**PROVIDED DATA**
- - - - -

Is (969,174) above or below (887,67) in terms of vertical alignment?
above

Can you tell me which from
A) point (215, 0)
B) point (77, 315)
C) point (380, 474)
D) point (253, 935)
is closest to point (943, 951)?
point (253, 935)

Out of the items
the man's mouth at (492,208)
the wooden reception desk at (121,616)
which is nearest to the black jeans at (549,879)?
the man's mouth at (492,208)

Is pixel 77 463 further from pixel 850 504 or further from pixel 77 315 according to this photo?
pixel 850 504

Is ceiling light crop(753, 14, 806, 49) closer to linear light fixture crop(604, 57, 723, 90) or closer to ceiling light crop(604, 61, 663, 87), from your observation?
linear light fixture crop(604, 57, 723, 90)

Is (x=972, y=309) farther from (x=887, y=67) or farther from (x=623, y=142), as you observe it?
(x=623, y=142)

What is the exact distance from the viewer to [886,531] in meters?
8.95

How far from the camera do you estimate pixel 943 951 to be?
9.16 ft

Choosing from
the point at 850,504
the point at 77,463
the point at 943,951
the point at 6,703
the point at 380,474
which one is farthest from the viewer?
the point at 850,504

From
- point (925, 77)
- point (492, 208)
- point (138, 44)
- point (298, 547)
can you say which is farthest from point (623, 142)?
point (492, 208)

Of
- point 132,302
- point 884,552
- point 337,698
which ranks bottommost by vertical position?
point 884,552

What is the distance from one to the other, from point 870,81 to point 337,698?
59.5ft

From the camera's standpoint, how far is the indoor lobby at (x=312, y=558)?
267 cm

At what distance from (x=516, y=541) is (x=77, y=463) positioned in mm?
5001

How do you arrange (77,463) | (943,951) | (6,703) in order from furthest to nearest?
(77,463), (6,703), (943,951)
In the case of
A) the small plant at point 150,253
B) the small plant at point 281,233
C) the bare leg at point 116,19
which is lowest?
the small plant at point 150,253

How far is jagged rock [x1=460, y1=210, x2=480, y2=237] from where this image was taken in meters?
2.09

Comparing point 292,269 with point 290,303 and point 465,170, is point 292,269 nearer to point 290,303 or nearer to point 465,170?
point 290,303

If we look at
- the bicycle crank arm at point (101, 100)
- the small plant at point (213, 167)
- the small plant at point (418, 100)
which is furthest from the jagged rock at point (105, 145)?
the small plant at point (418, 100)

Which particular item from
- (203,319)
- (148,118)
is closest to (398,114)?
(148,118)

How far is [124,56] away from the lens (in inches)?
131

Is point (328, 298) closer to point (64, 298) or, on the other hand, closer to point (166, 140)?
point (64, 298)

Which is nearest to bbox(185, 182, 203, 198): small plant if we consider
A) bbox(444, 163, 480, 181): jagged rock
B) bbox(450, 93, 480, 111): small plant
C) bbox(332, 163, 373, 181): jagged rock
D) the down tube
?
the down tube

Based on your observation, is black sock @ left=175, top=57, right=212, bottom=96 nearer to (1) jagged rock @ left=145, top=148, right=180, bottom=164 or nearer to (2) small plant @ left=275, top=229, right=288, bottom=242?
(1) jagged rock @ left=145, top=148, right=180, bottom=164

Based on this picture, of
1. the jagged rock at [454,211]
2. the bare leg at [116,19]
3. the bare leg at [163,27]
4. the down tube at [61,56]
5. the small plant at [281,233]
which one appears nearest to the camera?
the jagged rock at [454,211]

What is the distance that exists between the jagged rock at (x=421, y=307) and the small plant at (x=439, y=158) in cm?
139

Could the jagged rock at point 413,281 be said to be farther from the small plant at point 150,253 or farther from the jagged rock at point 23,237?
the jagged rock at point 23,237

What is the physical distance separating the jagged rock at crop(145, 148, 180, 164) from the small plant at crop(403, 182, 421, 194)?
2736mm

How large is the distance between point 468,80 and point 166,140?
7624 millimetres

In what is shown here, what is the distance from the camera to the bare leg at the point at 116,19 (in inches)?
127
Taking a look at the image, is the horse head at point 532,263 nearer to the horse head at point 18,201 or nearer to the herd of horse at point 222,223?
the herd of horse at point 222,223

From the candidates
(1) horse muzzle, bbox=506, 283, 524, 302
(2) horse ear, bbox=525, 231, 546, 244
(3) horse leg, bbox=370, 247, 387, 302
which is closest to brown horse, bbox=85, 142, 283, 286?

- - - - -

**YOUR INSTRUCTIONS**
Copy out every one of the lines above word for word.

**CORRECT ANSWER**
Is (969,174) above or below (887,67) in terms of vertical alignment?
above

Can you tell me which from
A) point (215, 0)
B) point (77, 315)
C) point (380, 474)
D) point (253, 935)
is closest to point (943, 951)?
point (253, 935)

Out of the items
the man's mouth at (492,208)
the wooden reception desk at (121,616)
which is nearest to the black jeans at (549,879)?
the man's mouth at (492,208)

Is pixel 77 463 further from pixel 850 504 or further from pixel 77 315 according to this photo?
pixel 850 504

Is ceiling light crop(753, 14, 806, 49) closer to linear light fixture crop(604, 57, 723, 90) or closer to ceiling light crop(604, 61, 663, 87), from your observation?
linear light fixture crop(604, 57, 723, 90)

Is (x=972, y=309) farther from (x=887, y=67) or farther from (x=623, y=142), as you observe it?
(x=623, y=142)

What is the exact distance from the viewer to [886,531] in meters?
8.95

How far from the camera do you estimate pixel 943 951 to be?
9.16 ft

Choosing from
the point at 850,504
the point at 77,463
the point at 943,951
the point at 6,703
the point at 380,474
which one is farthest from the viewer?
the point at 850,504

From
- point (925, 77)
- point (492, 208)
- point (138, 44)
- point (298, 547)
can you say which is farthest from point (623, 142)?
point (492, 208)

Of
- point 132,302
- point 884,552
- point 337,698
which ranks bottommost by vertical position?
point 884,552

What is the distance from one to the other, from point 870,81 to point 337,698?
59.5ft

From the camera's standpoint, how far is the indoor lobby at (x=312, y=558)?
267 cm

At what distance from (x=516, y=541) is (x=77, y=463) positioned in mm?
5001

How do you arrange (77,463) | (943,951) | (6,703) in order from furthest to nearest?
(77,463), (6,703), (943,951)
In the case of
A) the small plant at point 150,253
B) the small plant at point 281,233
C) the bare leg at point 116,19
which is lowest?
the small plant at point 150,253

How far is jagged rock [x1=460, y1=210, x2=480, y2=237] from where this image was taken in meters?
2.09

Comparing point 292,269 with point 290,303 and point 465,170, is point 292,269 nearer to point 290,303 or nearer to point 465,170?
point 290,303

If we look at
- the bicycle crank arm at point (101, 100)
- the small plant at point (213, 167)
- the small plant at point (418, 100)
which is furthest from the jagged rock at point (105, 145)?
the small plant at point (418, 100)

Which particular item from
- (203,319)
- (148,118)
is closest to (398,114)?
(148,118)

How far is [124,56] away from the lens (in inches)?
131

Is point (328, 298) closer to point (64, 298) or, on the other hand, closer to point (166, 140)?
point (64, 298)

Which is nearest to bbox(185, 182, 203, 198): small plant if we consider
A) bbox(444, 163, 480, 181): jagged rock
B) bbox(450, 93, 480, 111): small plant
C) bbox(332, 163, 373, 181): jagged rock
D) the down tube
?
the down tube

Based on your observation, is black sock @ left=175, top=57, right=212, bottom=96 nearer to (1) jagged rock @ left=145, top=148, right=180, bottom=164 or nearer to (2) small plant @ left=275, top=229, right=288, bottom=242?
(1) jagged rock @ left=145, top=148, right=180, bottom=164

Based on this picture, of
1. the jagged rock at [454,211]
2. the bare leg at [116,19]
3. the bare leg at [163,27]
4. the down tube at [61,56]
5. the small plant at [281,233]
which one appears nearest to the camera?
the jagged rock at [454,211]

What is the distance that exists between the jagged rock at (x=421, y=307) and the small plant at (x=439, y=158) in cm?
139

Could the jagged rock at point 413,281 be said to be farther from the small plant at point 150,253 or farther from the jagged rock at point 23,237?
the jagged rock at point 23,237

What is the physical distance separating the jagged rock at crop(145, 148, 180, 164) from the small plant at crop(403, 182, 421, 194)?
2736mm

How large is the distance between point 468,80 and point 166,140?
7624 millimetres

In what is shown here, what is the distance from the camera to the bare leg at the point at 116,19 (in inches)?
127
Taking a look at the image, is the horse head at point 532,263 nearer to the horse head at point 18,201 or nearer to the herd of horse at point 222,223?
the herd of horse at point 222,223

From the candidates
(1) horse muzzle, bbox=506, 283, 524, 302
(2) horse ear, bbox=525, 231, 546, 244
(3) horse leg, bbox=370, 247, 387, 302
which is closest to brown horse, bbox=85, 142, 283, 286?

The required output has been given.